There are many amazing heroes of the Texas Revolution. William B. Travis, Sam Houston, and James Fannin are rightfully enshrined in the chronicles of Texan history. But, what about George Webb Slaughter?
It was Slaughter who carried clandestine correspondence from Gen. Houston to the Texas troops who were under siege. With great stealth, George negotiated the enemy lines, to inform Travis at the Alamo and Fannin at Goliad.
Later, Sam Houston commissioned Slaughter to be Chief of Scouts, and even trusted him to carry wages and personal mail to the soldiers. Sam knew that if the message needed to get through, George was the man to call.
Born in Mississippi in 1811, Slaughter moved with his parents to Texas in 1830. His father was a seasoned military man who had fought in the Battle of New Orleans with Gen. Andrew Jackson in the War of 1812. The family settled on acreage in East Texas, and was quickly embroiled in the tension between the new immigrants and the Mexican government.
At 19 years of age, George joined with a group of about 500 protesters to resist the tyranny of the state church. Since the government would only sanction the Catholic church, Protestant clergymen who led Bible studies were quickly jailed. The settlers marched on the jail and were soon fighting for their lives. During this time, Slaughter met Sam Houston.

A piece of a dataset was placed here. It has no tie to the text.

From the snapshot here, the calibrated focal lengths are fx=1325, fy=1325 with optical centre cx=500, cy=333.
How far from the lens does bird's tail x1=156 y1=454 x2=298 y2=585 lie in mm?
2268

Houston liked George, and asked him to haul his extensive legal library to Nacogdoches. This was the beginning of a life-long friendship with Houston, and a lucrative freighting business. Along the way, Slaughter saw his share of battles including the historic “Grass Fight” on Nov. 26, 1835, and the Cherokee wars of 1839. His later years were given to ranching in West Texas and long cattle drives to the mid-West.
As a young man, George made his commitment to Christ in a Methodist church, and became a bold witness of the Gospel. Slaughter said, “I was convinced of being a lost sinner in God's sight, and by his grace was happily converted, which I have never doubted." Later George was ordained with the Baptists, and reportedly personally baptized over 3,000 people in water, and ordained hundreds of new ministers.
After moving to West Texas, Slaughter would often ride his horse from town to town holding church services. He would always carry two six-shooters and a carbine rifle for protection against Indian attacks. In most services, George would place his pistol on the pulpit as he preached, and most of the congregation was armed and ready for any conflict.
The family reported that at his death, Slaughter gave a strong testimony of his faith in God and his longing to spend Eternity with Christ. George Webb Slaughter was a courageous Christian and a true Texas hero. Salute!